• PROBLEM REQUIREMENTS: How many lines in the items below contain the string "Considering", matching case exactly? Reply with the number only.
● ● ● ● ●
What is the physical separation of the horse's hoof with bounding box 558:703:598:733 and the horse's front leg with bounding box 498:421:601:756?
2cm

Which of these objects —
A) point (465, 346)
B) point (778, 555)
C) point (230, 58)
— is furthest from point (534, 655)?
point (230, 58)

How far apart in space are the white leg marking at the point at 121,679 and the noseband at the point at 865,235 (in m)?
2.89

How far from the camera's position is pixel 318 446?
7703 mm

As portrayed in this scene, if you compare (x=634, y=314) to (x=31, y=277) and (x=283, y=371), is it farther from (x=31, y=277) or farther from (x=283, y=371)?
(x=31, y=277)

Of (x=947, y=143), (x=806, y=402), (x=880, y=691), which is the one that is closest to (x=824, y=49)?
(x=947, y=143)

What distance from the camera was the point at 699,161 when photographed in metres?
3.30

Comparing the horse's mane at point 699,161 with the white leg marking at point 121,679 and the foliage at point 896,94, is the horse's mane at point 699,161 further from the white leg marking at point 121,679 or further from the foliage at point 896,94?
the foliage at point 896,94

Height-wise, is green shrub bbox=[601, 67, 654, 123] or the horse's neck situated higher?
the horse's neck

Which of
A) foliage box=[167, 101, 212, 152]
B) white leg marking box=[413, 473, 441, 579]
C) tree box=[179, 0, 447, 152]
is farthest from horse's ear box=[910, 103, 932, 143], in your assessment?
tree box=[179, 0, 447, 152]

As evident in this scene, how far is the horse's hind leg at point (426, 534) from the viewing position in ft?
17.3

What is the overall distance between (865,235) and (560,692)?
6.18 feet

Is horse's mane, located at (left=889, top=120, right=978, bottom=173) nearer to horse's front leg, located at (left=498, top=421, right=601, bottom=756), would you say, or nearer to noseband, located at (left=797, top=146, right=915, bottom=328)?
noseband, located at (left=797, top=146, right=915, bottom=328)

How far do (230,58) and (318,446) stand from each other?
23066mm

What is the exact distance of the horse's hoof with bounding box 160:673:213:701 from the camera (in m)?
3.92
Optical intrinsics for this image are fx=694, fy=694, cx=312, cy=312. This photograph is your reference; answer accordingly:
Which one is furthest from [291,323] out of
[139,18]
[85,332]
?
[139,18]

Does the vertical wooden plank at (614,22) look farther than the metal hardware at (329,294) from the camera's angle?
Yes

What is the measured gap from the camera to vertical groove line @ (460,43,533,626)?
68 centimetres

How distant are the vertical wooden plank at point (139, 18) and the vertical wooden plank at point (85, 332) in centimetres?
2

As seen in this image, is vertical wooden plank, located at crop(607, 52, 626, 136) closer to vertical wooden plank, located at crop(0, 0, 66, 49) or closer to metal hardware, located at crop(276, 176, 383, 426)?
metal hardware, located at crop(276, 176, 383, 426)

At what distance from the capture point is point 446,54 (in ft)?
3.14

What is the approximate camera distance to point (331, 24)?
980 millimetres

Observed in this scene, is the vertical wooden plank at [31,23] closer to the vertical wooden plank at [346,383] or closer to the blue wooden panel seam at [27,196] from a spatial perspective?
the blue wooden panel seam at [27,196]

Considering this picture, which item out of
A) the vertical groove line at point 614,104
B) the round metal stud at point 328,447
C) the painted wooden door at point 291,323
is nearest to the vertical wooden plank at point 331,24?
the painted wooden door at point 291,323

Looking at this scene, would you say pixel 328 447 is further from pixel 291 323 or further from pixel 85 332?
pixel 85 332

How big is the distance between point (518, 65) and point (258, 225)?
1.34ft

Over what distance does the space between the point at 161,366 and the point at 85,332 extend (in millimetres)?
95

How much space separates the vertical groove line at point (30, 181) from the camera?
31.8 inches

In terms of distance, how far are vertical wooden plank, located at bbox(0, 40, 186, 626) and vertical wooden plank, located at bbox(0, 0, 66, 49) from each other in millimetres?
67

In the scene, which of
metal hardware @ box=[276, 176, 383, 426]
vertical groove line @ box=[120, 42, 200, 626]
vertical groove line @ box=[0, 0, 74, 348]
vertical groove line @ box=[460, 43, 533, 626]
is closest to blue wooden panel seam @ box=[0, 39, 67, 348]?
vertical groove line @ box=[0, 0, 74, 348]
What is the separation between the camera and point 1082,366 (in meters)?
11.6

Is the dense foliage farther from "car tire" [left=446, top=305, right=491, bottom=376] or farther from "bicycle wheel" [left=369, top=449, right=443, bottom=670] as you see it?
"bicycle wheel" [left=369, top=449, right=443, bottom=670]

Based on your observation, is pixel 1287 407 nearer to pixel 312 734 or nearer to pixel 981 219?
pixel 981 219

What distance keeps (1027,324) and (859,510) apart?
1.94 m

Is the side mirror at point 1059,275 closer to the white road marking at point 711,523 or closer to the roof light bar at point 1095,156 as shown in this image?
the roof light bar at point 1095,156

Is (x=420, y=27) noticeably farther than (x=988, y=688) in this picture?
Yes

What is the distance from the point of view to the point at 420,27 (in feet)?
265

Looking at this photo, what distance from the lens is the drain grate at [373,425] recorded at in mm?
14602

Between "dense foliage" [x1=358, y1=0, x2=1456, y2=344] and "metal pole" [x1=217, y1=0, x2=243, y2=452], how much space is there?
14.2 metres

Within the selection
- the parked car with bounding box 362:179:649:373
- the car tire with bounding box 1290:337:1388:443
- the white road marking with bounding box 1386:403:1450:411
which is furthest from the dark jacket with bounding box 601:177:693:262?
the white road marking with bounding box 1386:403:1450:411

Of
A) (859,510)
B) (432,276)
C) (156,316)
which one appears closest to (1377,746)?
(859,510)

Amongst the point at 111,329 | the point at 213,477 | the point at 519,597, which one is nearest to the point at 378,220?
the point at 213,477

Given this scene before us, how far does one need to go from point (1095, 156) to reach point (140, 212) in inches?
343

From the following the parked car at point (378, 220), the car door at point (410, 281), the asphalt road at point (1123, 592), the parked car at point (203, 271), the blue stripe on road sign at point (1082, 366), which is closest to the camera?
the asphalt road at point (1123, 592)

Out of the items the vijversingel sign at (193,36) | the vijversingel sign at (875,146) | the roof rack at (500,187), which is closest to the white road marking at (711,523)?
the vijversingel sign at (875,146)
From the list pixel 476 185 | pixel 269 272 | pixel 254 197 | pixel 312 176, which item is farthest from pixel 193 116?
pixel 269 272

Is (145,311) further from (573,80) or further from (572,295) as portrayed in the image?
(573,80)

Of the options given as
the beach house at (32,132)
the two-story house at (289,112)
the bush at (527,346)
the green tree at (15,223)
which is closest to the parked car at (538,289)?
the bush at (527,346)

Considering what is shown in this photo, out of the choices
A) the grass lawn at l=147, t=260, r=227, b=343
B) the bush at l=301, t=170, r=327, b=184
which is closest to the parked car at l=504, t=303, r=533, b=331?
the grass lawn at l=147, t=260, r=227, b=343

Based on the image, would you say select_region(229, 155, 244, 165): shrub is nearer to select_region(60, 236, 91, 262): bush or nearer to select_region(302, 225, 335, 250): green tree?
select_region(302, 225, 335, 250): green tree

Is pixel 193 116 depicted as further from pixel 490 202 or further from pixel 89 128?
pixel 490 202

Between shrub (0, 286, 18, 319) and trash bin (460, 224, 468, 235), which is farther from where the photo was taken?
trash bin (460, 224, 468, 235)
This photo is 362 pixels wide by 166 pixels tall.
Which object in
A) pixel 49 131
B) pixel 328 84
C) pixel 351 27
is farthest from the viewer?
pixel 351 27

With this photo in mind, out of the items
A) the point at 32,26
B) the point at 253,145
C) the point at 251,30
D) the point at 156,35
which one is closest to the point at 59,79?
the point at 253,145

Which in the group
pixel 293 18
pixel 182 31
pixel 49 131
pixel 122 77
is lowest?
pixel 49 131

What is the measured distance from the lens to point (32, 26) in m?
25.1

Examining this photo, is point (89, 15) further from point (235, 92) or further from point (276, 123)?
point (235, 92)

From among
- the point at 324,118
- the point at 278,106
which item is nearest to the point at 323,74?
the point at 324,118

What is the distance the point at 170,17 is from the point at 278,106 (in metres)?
● ● ● ● ●
• ANSWER TO THE PROBLEM: 2